#Project - Text Cleaning NLP


##Application of various NLP techniques to a small set of medical texts.

##This project will help demonstrate a few basic cleaning tasks in NLP

In [None]:
medical_texts = [
    "Diabetes mellitus (DM), commonly known as diabetes, is a group of metabolic disorders characterized by a high blood sugar level over a prolonged period of time.",
    "Symptoms of high blood sugar include frequent urination, increased thirst, and increased hunger.",
    "Cancer is a group of diseases involving abnormal cell growth with the potential to invade or spread to other parts of the body.",
    "These contrast with benign tumors, which do not spread. Treatment options may include surgery, radiation therapy, chemotherapy, or palliation.",
    "Hypertension, also known as high blood pressure (HBP), is a long-term medical condition in which the blood pressure in the arteries is persistently elevated."
]


1. Lowercase Conversion:

  Task: Convert all the text entries in medical_texts to lowercase.
  Objective: Standardize the text to eliminate case sensitivity issues in subsequent analyses.

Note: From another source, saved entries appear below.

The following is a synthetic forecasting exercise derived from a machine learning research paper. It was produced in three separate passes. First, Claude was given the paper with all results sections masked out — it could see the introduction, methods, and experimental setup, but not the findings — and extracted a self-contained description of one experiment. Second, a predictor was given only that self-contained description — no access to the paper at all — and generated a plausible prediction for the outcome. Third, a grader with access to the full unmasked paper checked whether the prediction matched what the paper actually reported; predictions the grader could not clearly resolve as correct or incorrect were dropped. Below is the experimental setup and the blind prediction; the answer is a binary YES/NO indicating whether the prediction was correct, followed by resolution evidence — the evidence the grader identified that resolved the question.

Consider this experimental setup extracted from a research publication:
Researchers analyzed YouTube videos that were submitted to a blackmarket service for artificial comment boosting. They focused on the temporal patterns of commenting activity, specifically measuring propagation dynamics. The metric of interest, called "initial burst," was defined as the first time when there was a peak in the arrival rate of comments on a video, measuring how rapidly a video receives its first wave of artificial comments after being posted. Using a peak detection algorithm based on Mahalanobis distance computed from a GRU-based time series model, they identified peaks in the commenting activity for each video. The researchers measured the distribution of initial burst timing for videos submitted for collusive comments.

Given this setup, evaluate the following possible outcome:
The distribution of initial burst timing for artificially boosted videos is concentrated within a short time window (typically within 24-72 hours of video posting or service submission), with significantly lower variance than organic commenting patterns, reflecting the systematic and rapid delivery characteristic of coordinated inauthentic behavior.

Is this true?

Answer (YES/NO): NO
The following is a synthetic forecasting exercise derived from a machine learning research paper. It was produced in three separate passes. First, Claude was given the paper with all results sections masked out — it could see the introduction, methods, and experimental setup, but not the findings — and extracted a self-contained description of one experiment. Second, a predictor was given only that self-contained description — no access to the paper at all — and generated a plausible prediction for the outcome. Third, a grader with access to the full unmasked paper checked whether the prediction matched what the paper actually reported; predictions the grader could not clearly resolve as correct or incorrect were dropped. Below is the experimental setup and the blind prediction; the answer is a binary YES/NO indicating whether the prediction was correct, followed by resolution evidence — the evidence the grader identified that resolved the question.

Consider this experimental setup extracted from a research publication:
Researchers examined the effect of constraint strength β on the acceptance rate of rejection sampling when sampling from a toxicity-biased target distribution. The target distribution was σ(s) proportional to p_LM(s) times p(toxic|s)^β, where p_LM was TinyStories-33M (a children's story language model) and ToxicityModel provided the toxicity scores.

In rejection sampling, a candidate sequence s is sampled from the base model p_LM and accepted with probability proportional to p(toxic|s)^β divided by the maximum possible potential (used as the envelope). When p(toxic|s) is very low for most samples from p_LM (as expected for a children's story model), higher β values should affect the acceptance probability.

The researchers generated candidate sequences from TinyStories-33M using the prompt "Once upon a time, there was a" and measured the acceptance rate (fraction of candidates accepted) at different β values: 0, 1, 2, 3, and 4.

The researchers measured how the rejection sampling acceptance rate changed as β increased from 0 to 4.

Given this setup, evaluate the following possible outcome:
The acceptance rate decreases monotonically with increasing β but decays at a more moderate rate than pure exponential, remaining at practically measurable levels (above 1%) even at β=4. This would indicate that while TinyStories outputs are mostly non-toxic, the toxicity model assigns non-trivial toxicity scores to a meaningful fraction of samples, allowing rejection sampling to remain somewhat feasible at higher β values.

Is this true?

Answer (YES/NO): NO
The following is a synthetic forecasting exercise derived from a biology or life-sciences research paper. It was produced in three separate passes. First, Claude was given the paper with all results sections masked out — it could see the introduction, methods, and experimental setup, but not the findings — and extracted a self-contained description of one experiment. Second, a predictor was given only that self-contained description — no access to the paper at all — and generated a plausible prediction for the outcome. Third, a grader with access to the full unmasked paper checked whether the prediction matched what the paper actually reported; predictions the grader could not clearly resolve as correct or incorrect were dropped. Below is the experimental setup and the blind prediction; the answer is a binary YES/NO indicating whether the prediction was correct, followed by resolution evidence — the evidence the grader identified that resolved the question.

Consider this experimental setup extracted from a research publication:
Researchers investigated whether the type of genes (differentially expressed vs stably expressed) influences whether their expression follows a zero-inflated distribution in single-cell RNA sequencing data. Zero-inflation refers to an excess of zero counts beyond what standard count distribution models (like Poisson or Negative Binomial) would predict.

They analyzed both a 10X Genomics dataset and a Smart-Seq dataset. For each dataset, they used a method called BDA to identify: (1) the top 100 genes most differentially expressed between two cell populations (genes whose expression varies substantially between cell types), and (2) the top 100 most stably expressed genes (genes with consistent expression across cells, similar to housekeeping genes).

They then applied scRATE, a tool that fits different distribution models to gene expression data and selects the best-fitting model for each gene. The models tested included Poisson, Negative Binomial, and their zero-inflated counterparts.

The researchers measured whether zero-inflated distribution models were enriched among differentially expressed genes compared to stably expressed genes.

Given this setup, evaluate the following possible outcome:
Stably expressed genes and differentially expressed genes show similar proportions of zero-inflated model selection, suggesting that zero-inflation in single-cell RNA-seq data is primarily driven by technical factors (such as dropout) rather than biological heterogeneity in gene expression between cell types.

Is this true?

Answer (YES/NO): NO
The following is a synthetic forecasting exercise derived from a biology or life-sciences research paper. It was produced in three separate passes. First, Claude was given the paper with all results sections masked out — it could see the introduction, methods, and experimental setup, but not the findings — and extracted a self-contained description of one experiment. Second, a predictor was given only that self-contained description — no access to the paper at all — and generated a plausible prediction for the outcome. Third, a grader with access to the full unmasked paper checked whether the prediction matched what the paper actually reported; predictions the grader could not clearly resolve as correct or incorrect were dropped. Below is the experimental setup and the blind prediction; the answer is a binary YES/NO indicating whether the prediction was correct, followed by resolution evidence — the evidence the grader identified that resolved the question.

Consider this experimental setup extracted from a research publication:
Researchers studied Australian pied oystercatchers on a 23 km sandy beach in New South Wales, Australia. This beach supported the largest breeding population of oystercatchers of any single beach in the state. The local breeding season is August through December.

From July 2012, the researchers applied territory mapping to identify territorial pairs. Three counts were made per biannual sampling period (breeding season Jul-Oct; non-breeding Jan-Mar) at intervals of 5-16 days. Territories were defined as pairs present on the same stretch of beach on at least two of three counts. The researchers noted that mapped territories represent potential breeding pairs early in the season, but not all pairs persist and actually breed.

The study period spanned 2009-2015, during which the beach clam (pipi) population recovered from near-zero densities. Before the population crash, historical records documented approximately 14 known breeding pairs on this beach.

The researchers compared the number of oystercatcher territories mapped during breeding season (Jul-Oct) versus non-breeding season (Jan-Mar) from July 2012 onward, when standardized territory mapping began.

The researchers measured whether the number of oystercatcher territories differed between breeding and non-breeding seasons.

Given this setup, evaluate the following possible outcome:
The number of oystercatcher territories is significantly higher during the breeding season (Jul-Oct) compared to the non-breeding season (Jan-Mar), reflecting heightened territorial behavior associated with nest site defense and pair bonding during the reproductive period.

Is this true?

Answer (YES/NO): YES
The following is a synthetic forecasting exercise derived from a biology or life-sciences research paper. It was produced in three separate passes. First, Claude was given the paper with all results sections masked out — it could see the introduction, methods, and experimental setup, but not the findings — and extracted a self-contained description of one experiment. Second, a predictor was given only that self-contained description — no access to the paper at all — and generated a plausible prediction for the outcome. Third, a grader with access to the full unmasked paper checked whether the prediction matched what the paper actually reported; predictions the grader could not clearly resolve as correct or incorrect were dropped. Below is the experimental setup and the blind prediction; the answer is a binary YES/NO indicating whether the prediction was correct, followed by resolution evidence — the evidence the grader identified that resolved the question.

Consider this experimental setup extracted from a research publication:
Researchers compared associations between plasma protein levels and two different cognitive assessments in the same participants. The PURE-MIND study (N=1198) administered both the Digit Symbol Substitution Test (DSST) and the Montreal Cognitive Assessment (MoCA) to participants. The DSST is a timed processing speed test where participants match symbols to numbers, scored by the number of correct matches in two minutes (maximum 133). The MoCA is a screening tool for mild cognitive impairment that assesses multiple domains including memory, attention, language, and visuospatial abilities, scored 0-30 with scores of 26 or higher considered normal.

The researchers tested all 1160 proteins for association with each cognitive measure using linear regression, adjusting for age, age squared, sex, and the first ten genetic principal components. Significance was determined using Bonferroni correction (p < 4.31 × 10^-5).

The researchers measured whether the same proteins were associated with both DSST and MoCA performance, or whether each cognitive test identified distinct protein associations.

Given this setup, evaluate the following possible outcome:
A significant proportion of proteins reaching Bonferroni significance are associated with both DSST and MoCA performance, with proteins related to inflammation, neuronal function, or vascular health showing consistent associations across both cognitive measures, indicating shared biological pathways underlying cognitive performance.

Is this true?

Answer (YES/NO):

2.   Remove all stopwords from the texts using a comprehensive medical stopword list (students can be directed to use a custom list or a library such as NLTK for general English stopwords).
Objective: Eliminate common words that may not contribute useful information to the analysis.

3. Punctuation Removal:

  Task: Remove all punctuation from the texts in medical_texts.
  Objective: Simplify the text for easier tokenization and analysis.
  Regular Expression Filtering:

4. Use regular expression to   the dataset to include only texts containing any of the following keywords: ['diabetes', 'cancer', 'hypertension'].
Objective: Focus the dataset on texts related to specific medical conditions for targeted analysis.

4. Lemmatization:
Task: Apply lemmatization to the texts to reduce words to their base or dictionary form.
Objective: Normalize word forms to ensure that variations of a word are processed as a single item.
Stopword Removal:


5. Bonus - Comprehensive Preprocessing Function:

  Create a function you can call it  clean_medical_text(text) that incorporates all the preprocessing steps: normalization, punctuation removal, keyword filtering, lemmatization, and stopword removal.
  Objective: Produce a clean output from any given medical text, demonstrating how to streamline these preprocessing steps into a single, reusable function.
## Instructions:
Implement each task in Python using libraries such as NLTK for NLP-related tasks and re for regular expressions.
Provide detailed explanations for your choices in preprocessing techniques and discuss their impact on the dataset.
Include comments in your code to explain the purpose and function of each code block.

## Submission:
  Submit a well-documented Jupyter Notebook containing all code and comment in google colab.
  Ensure your final function is tested with examples from medical_texts to demonstrate its effectiveness.

NLP - Data Preprocessing

In [None]:
medical_texts = [
    "Diabetes mellitus (DM), commonly known as diabetes, is a group of metabolic disorders characterized by a high blood sugar level over a prolonged period of time.",
    "Symptoms of high blood sugar include frequent urination, increased thirst, and increased hunger.",
    "Cancer is a group of diseases involving abnormal cell growth with the potential to invade or spread to other parts of the body.",
    "These contrast with benign tumors, which do not spread. Treatment options may include surgery, radiation therapy, chemotherapy, or palliation.",
    "Hypertension, also known as high blood pressure (HBP), is a long-term medical condition in which the blood pressure in the arteries is persistently elevated."
]

1. Standardizing: the text to eliminate case sensitivity issues -  Converting all the text entries in medical_texts to lowercase

In [None]:
!pip install spicy



In [None]:
revised_medical_texts = [x.lower() for x in medical_texts]
revised_medical_texts

['diabetes mellitus (dm), commonly known as diabetes, is a group of metabolic disorders characterized by a high blood sugar level over a prolonged period of time.',
 'symptoms of high blood sugar include frequent urination, increased thirst, and increased hunger.',
 'cancer is a group of diseases involving abnormal cell growth with the potential to invade or spread to other parts of the body.',
 'these contrast with benign tumors, which do not spread. treatment options may include surgery, radiation therapy, chemotherapy, or palliation.',
 'hypertension, also known as high blood pressure (hbp), is a long-term medical condition in which the blood pressure in the arteries is persistently elevated.']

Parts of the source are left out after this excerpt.